Material for this exercise
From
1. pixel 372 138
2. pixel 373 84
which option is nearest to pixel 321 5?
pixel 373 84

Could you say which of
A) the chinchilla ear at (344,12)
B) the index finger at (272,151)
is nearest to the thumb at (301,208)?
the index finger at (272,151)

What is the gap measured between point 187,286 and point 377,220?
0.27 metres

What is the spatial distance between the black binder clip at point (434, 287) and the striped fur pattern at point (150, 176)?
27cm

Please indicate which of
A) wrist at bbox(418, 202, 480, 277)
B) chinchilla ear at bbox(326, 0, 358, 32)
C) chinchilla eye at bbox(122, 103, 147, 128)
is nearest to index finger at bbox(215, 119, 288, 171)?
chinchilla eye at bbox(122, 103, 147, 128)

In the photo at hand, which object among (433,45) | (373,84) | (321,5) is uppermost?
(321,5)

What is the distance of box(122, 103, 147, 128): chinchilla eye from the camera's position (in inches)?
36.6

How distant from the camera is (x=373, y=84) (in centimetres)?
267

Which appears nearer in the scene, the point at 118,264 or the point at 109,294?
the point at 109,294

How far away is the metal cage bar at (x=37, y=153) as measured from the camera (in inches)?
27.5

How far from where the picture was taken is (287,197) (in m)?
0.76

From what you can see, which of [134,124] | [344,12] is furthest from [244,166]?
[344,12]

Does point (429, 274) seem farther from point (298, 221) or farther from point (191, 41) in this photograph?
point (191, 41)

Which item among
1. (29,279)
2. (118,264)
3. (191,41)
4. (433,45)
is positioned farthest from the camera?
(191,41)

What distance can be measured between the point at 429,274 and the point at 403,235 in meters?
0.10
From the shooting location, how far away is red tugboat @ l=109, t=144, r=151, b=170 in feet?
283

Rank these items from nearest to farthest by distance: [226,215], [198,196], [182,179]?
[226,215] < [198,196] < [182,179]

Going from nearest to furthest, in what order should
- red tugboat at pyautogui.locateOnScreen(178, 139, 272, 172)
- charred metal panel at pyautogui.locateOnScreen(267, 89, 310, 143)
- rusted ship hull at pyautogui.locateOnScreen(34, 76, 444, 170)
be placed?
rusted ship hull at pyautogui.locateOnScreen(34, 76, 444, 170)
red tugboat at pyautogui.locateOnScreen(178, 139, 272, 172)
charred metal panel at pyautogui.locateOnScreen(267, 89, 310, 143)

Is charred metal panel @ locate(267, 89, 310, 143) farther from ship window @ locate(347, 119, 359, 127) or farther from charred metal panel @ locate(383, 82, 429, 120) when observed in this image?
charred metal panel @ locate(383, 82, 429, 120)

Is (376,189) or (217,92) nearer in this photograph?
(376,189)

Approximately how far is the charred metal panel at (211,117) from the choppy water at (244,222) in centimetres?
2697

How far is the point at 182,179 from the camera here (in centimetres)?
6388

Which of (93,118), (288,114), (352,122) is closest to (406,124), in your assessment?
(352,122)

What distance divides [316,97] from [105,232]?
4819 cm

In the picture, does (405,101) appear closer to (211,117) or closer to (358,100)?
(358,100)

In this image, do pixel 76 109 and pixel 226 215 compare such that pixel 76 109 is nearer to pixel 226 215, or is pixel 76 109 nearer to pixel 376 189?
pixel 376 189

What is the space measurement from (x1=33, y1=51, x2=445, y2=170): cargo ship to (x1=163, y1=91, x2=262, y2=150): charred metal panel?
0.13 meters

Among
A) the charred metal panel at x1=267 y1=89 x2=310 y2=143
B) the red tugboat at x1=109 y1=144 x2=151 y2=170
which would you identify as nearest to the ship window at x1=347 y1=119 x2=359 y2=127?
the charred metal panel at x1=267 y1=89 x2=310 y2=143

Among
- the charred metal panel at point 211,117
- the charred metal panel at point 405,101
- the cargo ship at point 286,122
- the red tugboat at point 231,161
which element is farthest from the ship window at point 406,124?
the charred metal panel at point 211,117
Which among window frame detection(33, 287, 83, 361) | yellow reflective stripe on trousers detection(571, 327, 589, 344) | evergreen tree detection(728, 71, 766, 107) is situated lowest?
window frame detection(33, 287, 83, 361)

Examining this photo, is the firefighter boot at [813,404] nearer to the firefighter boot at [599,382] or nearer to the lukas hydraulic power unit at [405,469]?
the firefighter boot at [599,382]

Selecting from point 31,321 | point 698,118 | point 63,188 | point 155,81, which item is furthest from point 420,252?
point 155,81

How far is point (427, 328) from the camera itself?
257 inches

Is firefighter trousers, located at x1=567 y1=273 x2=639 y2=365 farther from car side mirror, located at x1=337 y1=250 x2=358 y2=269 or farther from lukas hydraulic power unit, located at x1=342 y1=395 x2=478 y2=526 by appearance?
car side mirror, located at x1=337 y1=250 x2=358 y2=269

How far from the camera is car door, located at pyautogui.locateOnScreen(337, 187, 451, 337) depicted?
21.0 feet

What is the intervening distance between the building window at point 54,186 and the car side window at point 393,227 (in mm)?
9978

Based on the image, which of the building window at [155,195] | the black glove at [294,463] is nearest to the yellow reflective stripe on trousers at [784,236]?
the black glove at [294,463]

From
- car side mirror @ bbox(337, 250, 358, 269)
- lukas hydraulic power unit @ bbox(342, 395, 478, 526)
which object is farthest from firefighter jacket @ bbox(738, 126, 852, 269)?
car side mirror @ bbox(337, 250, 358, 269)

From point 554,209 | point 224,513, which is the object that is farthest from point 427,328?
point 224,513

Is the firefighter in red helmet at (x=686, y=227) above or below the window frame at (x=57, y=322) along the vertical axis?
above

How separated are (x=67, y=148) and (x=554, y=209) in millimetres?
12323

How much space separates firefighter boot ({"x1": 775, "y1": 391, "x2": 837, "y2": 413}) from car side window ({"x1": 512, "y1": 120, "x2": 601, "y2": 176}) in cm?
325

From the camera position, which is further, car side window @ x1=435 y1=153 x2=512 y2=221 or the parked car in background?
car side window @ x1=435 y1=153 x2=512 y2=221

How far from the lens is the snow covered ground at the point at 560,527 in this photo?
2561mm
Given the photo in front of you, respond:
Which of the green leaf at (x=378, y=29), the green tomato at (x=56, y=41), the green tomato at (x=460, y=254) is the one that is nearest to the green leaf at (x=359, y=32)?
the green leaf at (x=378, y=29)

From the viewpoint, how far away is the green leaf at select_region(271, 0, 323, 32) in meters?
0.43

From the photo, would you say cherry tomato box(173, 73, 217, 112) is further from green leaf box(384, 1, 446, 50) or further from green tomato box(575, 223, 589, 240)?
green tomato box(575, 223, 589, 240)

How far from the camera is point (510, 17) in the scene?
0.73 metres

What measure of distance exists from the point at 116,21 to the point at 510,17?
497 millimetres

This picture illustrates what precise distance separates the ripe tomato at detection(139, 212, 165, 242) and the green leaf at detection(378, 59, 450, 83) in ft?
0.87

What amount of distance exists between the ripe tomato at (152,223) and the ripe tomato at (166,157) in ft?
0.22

Written task
Copy the records above exactly.

Answer to this problem
From
1. pixel 372 138
2. pixel 373 84
which option is nearest to pixel 321 5?
pixel 373 84

Could you say which of
A) the chinchilla ear at (344,12)
B) the index finger at (272,151)
is nearest to the thumb at (301,208)?
the index finger at (272,151)

What is the gap measured between point 187,286 and point 377,220?
0.27 metres

What is the spatial distance between the black binder clip at point (434, 287) and the striped fur pattern at point (150, 176)?
27cm

Please indicate which of
A) wrist at bbox(418, 202, 480, 277)
B) chinchilla ear at bbox(326, 0, 358, 32)
C) chinchilla eye at bbox(122, 103, 147, 128)
is nearest to index finger at bbox(215, 119, 288, 171)?
chinchilla eye at bbox(122, 103, 147, 128)

In the photo at hand, which object among (433,45) | (373,84) | (321,5) is uppermost?
(321,5)

What is the distance of box(122, 103, 147, 128): chinchilla eye from the camera's position (in inches)?
36.6

How distant from the camera is (x=373, y=84) (in centimetres)?
267

Which appears nearer in the scene, the point at 118,264 or the point at 109,294?
the point at 109,294

How far away is the metal cage bar at (x=37, y=153) as measured from the camera (in inches)?
27.5

How far from where the picture was taken is (287,197) (in m)?
0.76

From what you can see, which of [134,124] | [344,12] is furthest from [244,166]?
[344,12]

Does point (429, 274) seem farther from point (298, 221) or farther from point (191, 41) in this photograph?
point (191, 41)

Which item among
1. (29,279)
2. (118,264)
3. (191,41)
4. (433,45)
is positioned farthest from the camera?
(191,41)

What distance can be measured between the point at 429,274 and the point at 403,235 in meters?
0.10
From the shooting location, how far away is red tugboat @ l=109, t=144, r=151, b=170 in feet?
283

Rank these items from nearest to farthest by distance: [226,215], [198,196], [182,179]?
[226,215] < [198,196] < [182,179]

Going from nearest to furthest, in what order should
- red tugboat at pyautogui.locateOnScreen(178, 139, 272, 172)
- charred metal panel at pyautogui.locateOnScreen(267, 89, 310, 143)
- rusted ship hull at pyautogui.locateOnScreen(34, 76, 444, 170)
be placed?
rusted ship hull at pyautogui.locateOnScreen(34, 76, 444, 170)
red tugboat at pyautogui.locateOnScreen(178, 139, 272, 172)
charred metal panel at pyautogui.locateOnScreen(267, 89, 310, 143)

Is charred metal panel @ locate(267, 89, 310, 143) farther from ship window @ locate(347, 119, 359, 127) or farther from charred metal panel @ locate(383, 82, 429, 120) when observed in this image?
charred metal panel @ locate(383, 82, 429, 120)

Is (376,189) or (217,92) nearer in this photograph?
(376,189)

Approximately how far is the charred metal panel at (211,117) from the choppy water at (244,222) in centimetres?
2697

How far is the point at 182,179 from the camera here (in centimetres)?
6388

Which of (93,118), (288,114), (352,122) is closest to (406,124), in your assessment?
(352,122)

What distance divides [316,97] from [105,232]?
4819 cm

In the picture, does (405,101) appear closer to (211,117) or closer to (358,100)?
(358,100)

In this image, do pixel 76 109 and pixel 226 215 compare such that pixel 76 109 is nearer to pixel 226 215, or is pixel 76 109 nearer to pixel 376 189?
pixel 376 189

What is the space measurement from (x1=33, y1=51, x2=445, y2=170): cargo ship to (x1=163, y1=91, x2=262, y2=150): charred metal panel?
0.13 meters

Among
A) the charred metal panel at x1=267 y1=89 x2=310 y2=143
B) the red tugboat at x1=109 y1=144 x2=151 y2=170
which would you identify as nearest to the ship window at x1=347 y1=119 x2=359 y2=127?
the charred metal panel at x1=267 y1=89 x2=310 y2=143

Among
- the charred metal panel at point 211,117
- the charred metal panel at point 405,101
- the cargo ship at point 286,122
- the red tugboat at point 231,161
which element is farthest from the ship window at point 406,124?
the charred metal panel at point 211,117
Which among window frame detection(33, 287, 83, 361) | yellow reflective stripe on trousers detection(571, 327, 589, 344) | evergreen tree detection(728, 71, 766, 107) is situated lowest?
window frame detection(33, 287, 83, 361)

Examining this photo, is the firefighter boot at [813,404] nearer to the firefighter boot at [599,382] or nearer to the lukas hydraulic power unit at [405,469]?
the firefighter boot at [599,382]

Selecting from point 31,321 | point 698,118 | point 63,188 | point 155,81, which item is furthest from point 420,252?
point 155,81

How far is point (427, 328) from the camera itself?
257 inches

Is firefighter trousers, located at x1=567 y1=273 x2=639 y2=365 farther from car side mirror, located at x1=337 y1=250 x2=358 y2=269 or farther from lukas hydraulic power unit, located at x1=342 y1=395 x2=478 y2=526 by appearance?
car side mirror, located at x1=337 y1=250 x2=358 y2=269

How far from the camera is car door, located at pyautogui.locateOnScreen(337, 187, 451, 337) depicted?
21.0 feet

What is the intervening distance between the building window at point 54,186 and the car side window at point 393,227 (in mm)?
9978

Based on the image, which of the building window at [155,195] | the black glove at [294,463] is nearest to the yellow reflective stripe on trousers at [784,236]?
the black glove at [294,463]

From
- car side mirror @ bbox(337, 250, 358, 269)
- lukas hydraulic power unit @ bbox(342, 395, 478, 526)
which object is farthest from firefighter jacket @ bbox(738, 126, 852, 269)?
car side mirror @ bbox(337, 250, 358, 269)

From point 554,209 | point 224,513, which is the object that is farthest from point 427,328?
point 224,513

Is the firefighter in red helmet at (x=686, y=227) above or below the window frame at (x=57, y=322) along the vertical axis?
above

How separated are (x=67, y=148) and (x=554, y=209) in millimetres?
12323

How much space separates firefighter boot ({"x1": 775, "y1": 391, "x2": 837, "y2": 413}) from car side window ({"x1": 512, "y1": 120, "x2": 601, "y2": 176}) in cm?
325

From the camera position, which is further, car side window @ x1=435 y1=153 x2=512 y2=221 or the parked car in background?
car side window @ x1=435 y1=153 x2=512 y2=221

How far from the lens is the snow covered ground at the point at 560,527 in this photo?
2561mm
Given the photo in front of you, respond:
Which of the green leaf at (x=378, y=29), the green tomato at (x=56, y=41), the green tomato at (x=460, y=254) is the one that is nearest to the green leaf at (x=359, y=32)?
the green leaf at (x=378, y=29)

From the viewpoint, how far away is the green leaf at select_region(271, 0, 323, 32) in meters?
0.43

From the photo, would you say cherry tomato box(173, 73, 217, 112) is further from green leaf box(384, 1, 446, 50) or further from green tomato box(575, 223, 589, 240)?
green tomato box(575, 223, 589, 240)

How far from the camera is point (510, 17) in the scene?
0.73 metres

What measure of distance exists from the point at 116,21 to the point at 510,17?
497 millimetres

This picture illustrates what precise distance separates the ripe tomato at detection(139, 212, 165, 242) and the green leaf at detection(378, 59, 450, 83) in ft?
0.87

What amount of distance exists between the ripe tomato at (152,223) and the ripe tomato at (166,157) in ft?
0.22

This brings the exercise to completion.